August 10, 2011, 9:00 PM EDT
STORY TOOLS
By Kanoko Matsuyama
Aug. 11 (Bloomberg) -- Japan’s rice harvest is a time of festivities celebrated even by the emperor as farmers reap the rewards of four months of labor in a 2,000-year-old tradition. Not this year, with radiation seeping into the soil.
Farmers growing half of Japan’s rice crop are awaiting the results of tests to see if their produce has been contaminated by radiation from Tokyo Electric Power Co.’s wrecked Fukushima atomic plant. Rice, used in almost all Japanese meals and the key ingredient in sake, is being tested before the harvest starts this month. Radiation exceeding safety levels was found in produce including spinach, tea and beef.
Shigehide Ohki, a 61-year-old farmer near Tokyo, this week passed the first hurdle after a preliminary round of tests showed no trace elements of radioactive cesium, the main source of concern. Losing his crop of about 80 tons of rice would “destroy” him, he said.

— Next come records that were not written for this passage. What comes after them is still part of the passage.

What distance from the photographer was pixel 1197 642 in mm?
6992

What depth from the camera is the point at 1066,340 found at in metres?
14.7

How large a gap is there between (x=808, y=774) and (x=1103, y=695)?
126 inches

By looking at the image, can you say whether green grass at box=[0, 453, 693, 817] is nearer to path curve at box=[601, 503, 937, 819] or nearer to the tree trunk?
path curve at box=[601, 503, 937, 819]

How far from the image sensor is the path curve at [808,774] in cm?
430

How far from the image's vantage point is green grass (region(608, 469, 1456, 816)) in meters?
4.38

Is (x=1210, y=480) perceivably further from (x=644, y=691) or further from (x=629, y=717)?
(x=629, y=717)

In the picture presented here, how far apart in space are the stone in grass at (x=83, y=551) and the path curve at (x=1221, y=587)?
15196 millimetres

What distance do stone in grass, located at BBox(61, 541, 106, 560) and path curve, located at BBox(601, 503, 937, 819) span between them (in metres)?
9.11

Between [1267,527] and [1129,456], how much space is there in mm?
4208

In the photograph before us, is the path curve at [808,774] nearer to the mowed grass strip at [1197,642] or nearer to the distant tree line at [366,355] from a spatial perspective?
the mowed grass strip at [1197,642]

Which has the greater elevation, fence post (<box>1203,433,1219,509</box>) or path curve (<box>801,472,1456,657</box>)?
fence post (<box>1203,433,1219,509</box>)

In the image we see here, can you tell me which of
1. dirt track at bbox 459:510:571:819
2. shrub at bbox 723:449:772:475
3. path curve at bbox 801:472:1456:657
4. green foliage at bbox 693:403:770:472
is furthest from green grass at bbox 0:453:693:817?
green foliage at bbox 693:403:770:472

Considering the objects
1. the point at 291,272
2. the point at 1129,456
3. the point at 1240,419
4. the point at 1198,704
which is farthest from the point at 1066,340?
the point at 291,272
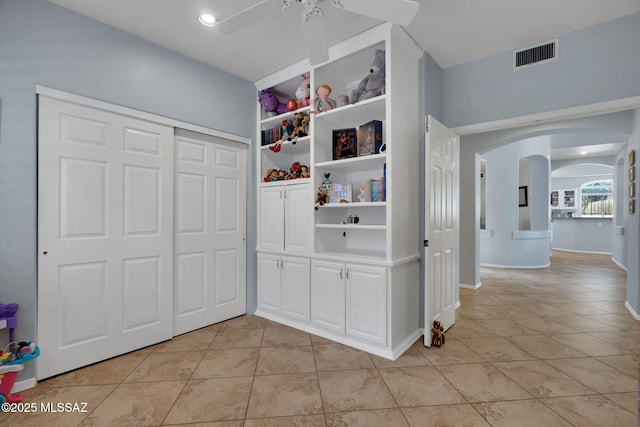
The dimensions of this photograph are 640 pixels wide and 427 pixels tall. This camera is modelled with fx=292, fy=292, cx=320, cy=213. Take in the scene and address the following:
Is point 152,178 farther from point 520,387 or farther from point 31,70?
point 520,387

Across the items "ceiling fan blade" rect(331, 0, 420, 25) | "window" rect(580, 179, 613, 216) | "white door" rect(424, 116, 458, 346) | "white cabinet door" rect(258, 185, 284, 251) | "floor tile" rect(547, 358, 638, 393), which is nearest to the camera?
"ceiling fan blade" rect(331, 0, 420, 25)

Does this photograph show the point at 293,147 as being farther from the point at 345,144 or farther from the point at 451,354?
the point at 451,354

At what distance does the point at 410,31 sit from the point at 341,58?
2.08ft

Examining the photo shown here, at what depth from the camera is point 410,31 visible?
8.38 feet

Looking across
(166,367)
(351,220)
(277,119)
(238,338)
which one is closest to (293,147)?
(277,119)

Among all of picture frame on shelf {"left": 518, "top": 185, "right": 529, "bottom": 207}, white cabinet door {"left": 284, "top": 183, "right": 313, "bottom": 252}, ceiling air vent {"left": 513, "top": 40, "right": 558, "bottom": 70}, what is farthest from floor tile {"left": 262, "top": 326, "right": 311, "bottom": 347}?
picture frame on shelf {"left": 518, "top": 185, "right": 529, "bottom": 207}

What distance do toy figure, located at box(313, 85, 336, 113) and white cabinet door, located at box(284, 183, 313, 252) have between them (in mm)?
762

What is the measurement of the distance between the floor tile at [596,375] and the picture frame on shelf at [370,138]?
7.48 ft

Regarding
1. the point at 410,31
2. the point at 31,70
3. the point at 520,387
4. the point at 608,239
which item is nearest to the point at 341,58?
the point at 410,31

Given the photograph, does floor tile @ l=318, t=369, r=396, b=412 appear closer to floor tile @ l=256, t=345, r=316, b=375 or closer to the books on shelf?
floor tile @ l=256, t=345, r=316, b=375

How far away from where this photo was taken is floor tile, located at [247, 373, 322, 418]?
1.78 meters

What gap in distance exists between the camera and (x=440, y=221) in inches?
112

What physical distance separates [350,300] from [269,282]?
1.11m

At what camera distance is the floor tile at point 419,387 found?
188cm
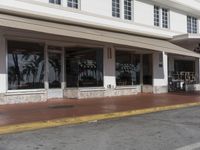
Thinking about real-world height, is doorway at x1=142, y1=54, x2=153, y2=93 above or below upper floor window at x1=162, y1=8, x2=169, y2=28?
below

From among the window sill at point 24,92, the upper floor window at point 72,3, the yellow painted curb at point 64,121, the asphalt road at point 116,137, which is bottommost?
the asphalt road at point 116,137

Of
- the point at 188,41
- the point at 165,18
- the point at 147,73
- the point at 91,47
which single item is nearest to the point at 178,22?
the point at 165,18

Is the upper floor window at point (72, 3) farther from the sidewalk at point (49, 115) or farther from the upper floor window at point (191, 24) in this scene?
the upper floor window at point (191, 24)

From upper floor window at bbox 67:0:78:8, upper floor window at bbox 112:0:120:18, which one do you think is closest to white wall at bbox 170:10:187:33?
upper floor window at bbox 112:0:120:18

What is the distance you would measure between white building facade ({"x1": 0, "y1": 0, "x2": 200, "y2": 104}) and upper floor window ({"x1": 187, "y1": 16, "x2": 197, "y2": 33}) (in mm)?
77

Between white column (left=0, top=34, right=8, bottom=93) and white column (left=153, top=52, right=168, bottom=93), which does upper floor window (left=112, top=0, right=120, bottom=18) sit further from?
white column (left=0, top=34, right=8, bottom=93)

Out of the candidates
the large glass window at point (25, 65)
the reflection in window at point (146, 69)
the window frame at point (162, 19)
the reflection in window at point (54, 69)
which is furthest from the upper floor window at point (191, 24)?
the large glass window at point (25, 65)

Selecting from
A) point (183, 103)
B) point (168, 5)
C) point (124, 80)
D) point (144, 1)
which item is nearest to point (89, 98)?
point (124, 80)

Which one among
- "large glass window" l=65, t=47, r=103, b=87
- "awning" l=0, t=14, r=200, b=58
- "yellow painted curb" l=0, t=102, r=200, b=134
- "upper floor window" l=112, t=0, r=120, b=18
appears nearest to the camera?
"yellow painted curb" l=0, t=102, r=200, b=134

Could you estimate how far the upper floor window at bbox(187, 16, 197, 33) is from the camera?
86.3ft

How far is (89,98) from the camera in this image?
1819 cm

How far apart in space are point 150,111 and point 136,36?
25.4 feet

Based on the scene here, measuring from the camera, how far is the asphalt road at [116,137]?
24.9 feet

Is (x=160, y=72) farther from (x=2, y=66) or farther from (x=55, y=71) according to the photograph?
(x=2, y=66)
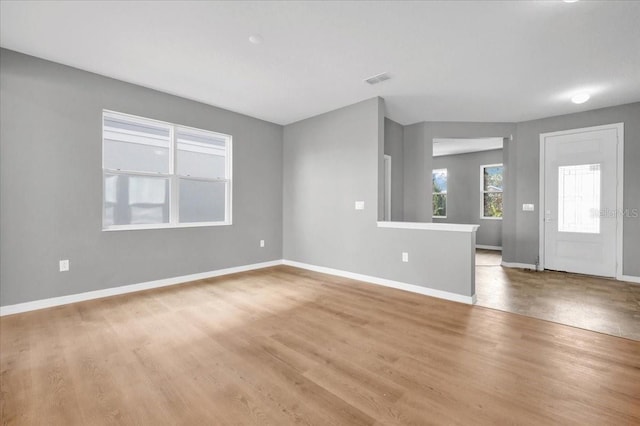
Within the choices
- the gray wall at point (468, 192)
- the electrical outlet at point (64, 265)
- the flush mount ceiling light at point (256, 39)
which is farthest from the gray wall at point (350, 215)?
the gray wall at point (468, 192)

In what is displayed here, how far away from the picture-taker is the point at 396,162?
5.47 metres

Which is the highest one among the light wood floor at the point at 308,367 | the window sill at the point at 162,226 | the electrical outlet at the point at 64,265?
the window sill at the point at 162,226

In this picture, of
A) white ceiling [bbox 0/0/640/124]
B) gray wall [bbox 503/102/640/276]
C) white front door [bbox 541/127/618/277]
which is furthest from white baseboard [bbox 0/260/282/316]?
white front door [bbox 541/127/618/277]

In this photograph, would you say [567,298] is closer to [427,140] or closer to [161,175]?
[427,140]

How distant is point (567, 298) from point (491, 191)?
482cm

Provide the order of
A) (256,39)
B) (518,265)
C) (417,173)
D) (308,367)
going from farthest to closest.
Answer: (417,173) → (518,265) → (256,39) → (308,367)

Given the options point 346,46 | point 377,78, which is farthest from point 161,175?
point 377,78

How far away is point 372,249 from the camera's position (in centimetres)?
420

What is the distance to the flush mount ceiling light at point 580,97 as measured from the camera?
3945 mm

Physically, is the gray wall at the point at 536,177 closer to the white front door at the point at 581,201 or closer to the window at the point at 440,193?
the white front door at the point at 581,201

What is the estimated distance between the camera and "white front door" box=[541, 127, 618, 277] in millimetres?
4465

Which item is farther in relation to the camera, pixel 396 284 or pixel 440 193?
pixel 440 193

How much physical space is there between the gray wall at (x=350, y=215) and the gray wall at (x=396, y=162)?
1.09 meters

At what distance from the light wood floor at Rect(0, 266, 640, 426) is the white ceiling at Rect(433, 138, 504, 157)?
4.80 meters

“I’m very relieved and I’m telling customers that I can be 90 percent certain my rice is safe,” said Ohki, who’s been farming rice for 40 years in Katori about 190 kilometers (118 miles) south of the nuclear station. “But I’m also saying it’s not the end yet because we still have to pass the main part of the survey after the harvest.”
The government is asking 17 prefectures in eastern Japan to test farmland for radiation, an area accounting for 54 percent of domestic rice production. If initial surveys show a certain level of radiation, wider tests will be carried out, the government said.